Because most Americans only have a choice of only one or two broadband carriers, carriers are tempted to impose a toll charge on content and services, discriminating against websites that are unwilling to pay for equal treatment... Barack Obama supports the basic principle that network providers should not be allowed to charge fees to privilege the content or applications of some web sites and Internet applications over others.
Comments
Well, first, Net Neutrality is being implemented right now on your very own internets, if I'm not mistaken. The question is, how much of it would Barack be able to save from giant communications corporations.
@ HMTKSteve, they're not throttling afaik. At least, for the bittorrent protocol. Were they send a kill signal to you and your peers whenever you want to seed. This can be solved by encrypting the protocol header. Try µTorrent.
Says the guy who doesn't use torrents.
So how about arguing for Full Disclosure over Net Neutrality? I can think of arguments an ISP could make for not wanting to serve various types of customers (for example, I could imagine someone being scared of legal harassment if they have a lot of torrent-using users), but they should say so up front. That would allow ambitious ISPs to make money (if there's any to be made) providing a better level of service.
As long as there is no last-mile competition between ISPs, I think it is necessary for the government to to regulate them. Of course, the government should also be doing something to try to get more competition, so the regulation can be removed. Either way, the false advertising needs to stop.

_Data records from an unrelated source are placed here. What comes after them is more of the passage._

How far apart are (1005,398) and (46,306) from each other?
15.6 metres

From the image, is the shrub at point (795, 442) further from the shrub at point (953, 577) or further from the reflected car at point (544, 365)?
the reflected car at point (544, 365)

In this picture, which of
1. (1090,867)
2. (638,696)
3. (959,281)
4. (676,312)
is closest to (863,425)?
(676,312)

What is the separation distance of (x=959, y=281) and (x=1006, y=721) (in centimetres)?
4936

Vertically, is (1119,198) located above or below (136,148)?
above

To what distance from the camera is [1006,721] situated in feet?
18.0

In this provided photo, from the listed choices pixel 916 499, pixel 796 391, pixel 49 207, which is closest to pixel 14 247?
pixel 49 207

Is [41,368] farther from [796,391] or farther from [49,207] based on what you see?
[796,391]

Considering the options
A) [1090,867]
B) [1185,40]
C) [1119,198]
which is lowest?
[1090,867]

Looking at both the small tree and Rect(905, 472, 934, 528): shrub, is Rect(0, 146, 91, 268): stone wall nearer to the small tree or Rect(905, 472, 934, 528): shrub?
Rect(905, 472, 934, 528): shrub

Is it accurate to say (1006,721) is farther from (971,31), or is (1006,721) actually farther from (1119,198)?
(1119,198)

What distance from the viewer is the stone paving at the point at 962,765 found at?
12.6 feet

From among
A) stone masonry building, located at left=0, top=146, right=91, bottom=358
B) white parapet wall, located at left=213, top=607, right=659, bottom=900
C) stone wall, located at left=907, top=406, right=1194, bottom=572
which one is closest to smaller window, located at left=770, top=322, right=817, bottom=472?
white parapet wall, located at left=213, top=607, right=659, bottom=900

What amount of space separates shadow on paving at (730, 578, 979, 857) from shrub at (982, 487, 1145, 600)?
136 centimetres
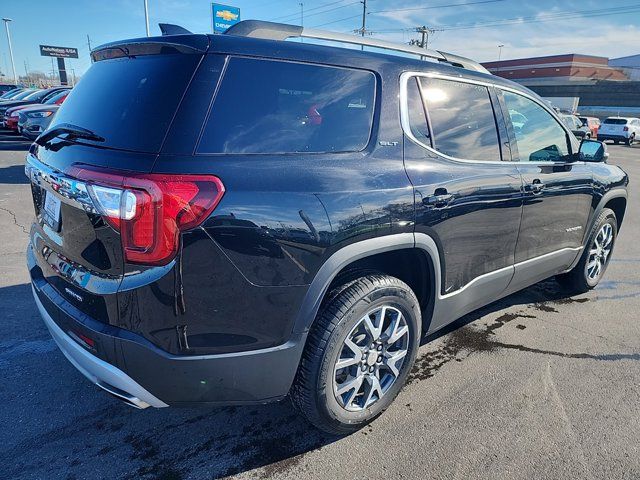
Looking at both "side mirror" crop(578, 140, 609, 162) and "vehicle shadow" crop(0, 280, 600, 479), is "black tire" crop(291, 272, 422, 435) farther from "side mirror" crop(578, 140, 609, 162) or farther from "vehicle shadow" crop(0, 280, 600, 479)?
"side mirror" crop(578, 140, 609, 162)

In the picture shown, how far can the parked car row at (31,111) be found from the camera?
12098 millimetres

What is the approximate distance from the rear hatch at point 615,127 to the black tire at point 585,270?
27.8 m

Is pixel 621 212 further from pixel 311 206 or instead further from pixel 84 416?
pixel 84 416

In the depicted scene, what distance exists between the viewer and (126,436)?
241 centimetres

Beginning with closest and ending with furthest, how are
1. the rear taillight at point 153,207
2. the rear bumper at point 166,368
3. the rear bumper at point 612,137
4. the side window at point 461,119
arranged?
the rear taillight at point 153,207 → the rear bumper at point 166,368 → the side window at point 461,119 → the rear bumper at point 612,137

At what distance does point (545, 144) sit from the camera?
3.58 m

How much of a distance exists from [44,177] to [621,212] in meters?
5.07

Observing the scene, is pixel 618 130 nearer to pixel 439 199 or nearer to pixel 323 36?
pixel 439 199

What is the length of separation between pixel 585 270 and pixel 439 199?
2.63 metres

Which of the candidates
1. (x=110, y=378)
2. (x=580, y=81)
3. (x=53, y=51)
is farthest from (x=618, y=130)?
(x=53, y=51)

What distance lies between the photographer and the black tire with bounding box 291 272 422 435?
219 centimetres

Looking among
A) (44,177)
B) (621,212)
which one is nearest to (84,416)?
(44,177)

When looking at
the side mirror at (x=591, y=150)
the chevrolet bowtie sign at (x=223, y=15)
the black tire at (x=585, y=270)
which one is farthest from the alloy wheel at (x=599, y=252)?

There is a further additional problem. The majority of the high-speed links between major cities are owned by a small number of companies. Most of your Internet traffic travels over paths you cannot control or choose. If one of these midpoint service providers decides to extort Skype for money, or throttle them secretly while backing a competitor, there's nothing we could do even if they were perfectly open about it.
I'm not one for government control as a rule, but in this case it's a necessary evil. No one would tolerate the electricity industry acting like the internet industry.